EXCERPTED PASSAGE
——
# [NTG-context] Basic question on Unicode and ConTeXt

Mojca Miklavec mojca.miklavec.lists at gmail.com
Thu Jul 21 02:52:31 CEST 2005

Christopher Creutzig wrote:
> Hans Hagen wrote:
> >> So why not mapping the characters to unicode first and defining the
> >> mapping from unicode to \TeXcommand only once? regi-* files (at least
> >> in the meaning they have now) could be prepared automatically by a
> >> script, less error-prone and without the need to say "Some more
> >> definitions will be added later."
> >>
> > you mean ...
> >
> > \defineactivetoken 123 {\uchar{...}{...}}
> >
> > it is an option but it's much slower and take much more memory
>
>   I may be wrong, of course, but I think Mojca proposed something
> different (and something that should be really easy to implement):  Have
> the unicode vectors stored in a format easily parsed by an external ruby
> script and create the regi-* files from that, using the conversion
> tables provided by your operating system or iconv or wherever ruby gets
> them from.

Yes, I had something different in mind.

A1.) prepare the files to be used as a source of transformation from
"any" character set to utf and prepare a list of synonyms for
encodings

(example: a file that says that in ISO-8859-2, character 0xA3
represents an unicode character 0x0141 (lstroke): for every character,
for every Mac/Windows/iso/[...] encoding that we want to support)

A2.) write a script which automatically generates regi-* files from
those files, but regi-* files would contain only the mapping to
unicode number

(example:
\startregime[iso-8859-2]
...
\somecommandtomapacharactertounicode {163}{1}{65} % lstroke
...
\stopregime)

A3.) prepare a huge file with mapping from unicode numbers to ConTeXt commands

(example:
...
\somecommandtomapfromunicodetocontext {1}{65}{\lstroke}
...)

A4.) ... I don't mind what ConTeXt does with this \lstroke afterwards,
but it seems it is already clever enough to produce the (proper) glyph
at the end

What should ConTeXt do with that?
B1.) The file under A3 should be processed at the beginning. As it may
become really huge, exotic definitions should be only preloaded if
asked for (\usemodule[korean]), while there is probably no harm if
(accented) latin, greek, cyrillic and punctuation (TM, copyright, ..)

B2.) Once the \enableregime[iso-8859-2] or any other regime is
requested, the file with the corresponding regime definitions is
processed. However, as \somecommandtomapacharactertounicode
{163}{1}{65} is processed, the character '163' is not stored as
\uchar{1}{65}, but as \lstroke. '\somecommandtomapacharactertounicode'
would first take a look which ConTeXt command is saved under
\uchar{1}{65} and call the
\defineactivetoken 179 {\lstroke} as a result.
——
Entries from a dataset
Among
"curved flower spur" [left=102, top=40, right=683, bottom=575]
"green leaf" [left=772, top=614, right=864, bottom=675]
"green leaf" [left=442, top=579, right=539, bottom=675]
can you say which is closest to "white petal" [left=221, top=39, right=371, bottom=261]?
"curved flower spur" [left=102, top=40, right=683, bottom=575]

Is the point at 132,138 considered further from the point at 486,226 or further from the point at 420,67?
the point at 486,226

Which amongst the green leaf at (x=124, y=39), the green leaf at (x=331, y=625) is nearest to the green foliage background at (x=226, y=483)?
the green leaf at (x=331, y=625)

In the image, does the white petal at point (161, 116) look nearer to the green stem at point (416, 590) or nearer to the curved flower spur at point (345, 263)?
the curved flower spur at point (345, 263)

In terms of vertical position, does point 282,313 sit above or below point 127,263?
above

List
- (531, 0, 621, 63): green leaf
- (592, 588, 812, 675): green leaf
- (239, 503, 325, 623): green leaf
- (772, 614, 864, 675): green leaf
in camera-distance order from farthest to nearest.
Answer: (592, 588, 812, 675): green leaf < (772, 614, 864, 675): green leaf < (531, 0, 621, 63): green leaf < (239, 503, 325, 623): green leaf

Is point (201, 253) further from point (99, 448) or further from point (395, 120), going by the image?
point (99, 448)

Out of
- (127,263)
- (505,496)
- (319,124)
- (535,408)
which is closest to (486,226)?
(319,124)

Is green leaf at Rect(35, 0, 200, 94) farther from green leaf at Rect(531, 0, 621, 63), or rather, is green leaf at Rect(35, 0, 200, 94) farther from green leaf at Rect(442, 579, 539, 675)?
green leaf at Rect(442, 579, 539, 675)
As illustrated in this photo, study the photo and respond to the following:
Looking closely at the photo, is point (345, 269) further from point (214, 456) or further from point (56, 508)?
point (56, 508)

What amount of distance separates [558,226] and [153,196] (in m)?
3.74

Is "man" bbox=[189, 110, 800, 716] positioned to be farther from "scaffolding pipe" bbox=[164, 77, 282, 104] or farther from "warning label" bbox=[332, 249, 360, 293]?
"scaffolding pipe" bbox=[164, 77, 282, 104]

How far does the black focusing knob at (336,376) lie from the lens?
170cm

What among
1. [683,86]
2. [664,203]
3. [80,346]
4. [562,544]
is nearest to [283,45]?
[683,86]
——
EXERCISES
1. For each statement below, decide whether it agrees with the ConTeXt Unicode post. Answer yes or no, and quote the words from the post that settle it.
(a) Under the proposal, the generated regi-* files would hold only the mapping to a unicode number.
(b) Hans Hagen describes the \defineactivetoken approach as faster and lighter on memory.
(c) Exotic definitions should always be preloaded, whether or not a module asks for them.
2. Continue the ConTeXt Unicode post from its last sentence.
These entries were drawn from a different source than the post.

RESULTS
1.
(a) Yes: "regi-* files would contain only the mapping to unicode number"
(b) No: "it's much slower and take much more memory"
(c) No: "exotic definitions should be only preloaded if asked for"

2.
I don't know the details of the ConTeXt internal stuff, but I think
(hope) that it should be possible to do it this way. B1 (preloading
mapping from unicode to tex commands) is probably the only "hungry"
step in the whole story.

I think that it doesn't make any sense to ask the user to "\input
regi-whatever". \enableregime and some additional definitions should
be clever enough to find out which file to process in order to enable
the proper regime.

%%%%%%%%%%%%%%%%%%%%%

Christopher's idea is actually yet another alternative, which combines
the steps A2 and A3. If the mapping unicode->ConTeXt is in some
easy-to-parse format, there's actually no additional effort if the
script writes directly the ConTeXt commands instead of unicode numbers
into regi-* files, so that B2 has some less work to do. As long as it
is guaranteed that nobody will change these files manually, this is
OK. The only drawback is that if someone notices that "\textellipsis"
is more suitable than "\dots", the script has to be changed and the
files have to be generated once more. If the character is mapped to
(0x2026 HORIZONTAL ELLIPSIS) instead, only one line in the file with
unicode->ConTeXt mapping (A3) has to be changed.

If B2 cannot work as described, the Christopher's proposal would be
the only proper way to go.

%%%%%%%%%%%%%%%%%%%%%

I wanted to test \showcharacters on the live.contextgarden.net (as
Hans suggested that my map files are probably not OK), but it didn't
compile there. (I hope it's not because of my buggy contributions in
the last few days.)

Is there any tool or macro to visialize all the glyphs available in a
font? \showcharacters (if it works) shows only the glyphs that ConTeXt
is aware of. What about the rest?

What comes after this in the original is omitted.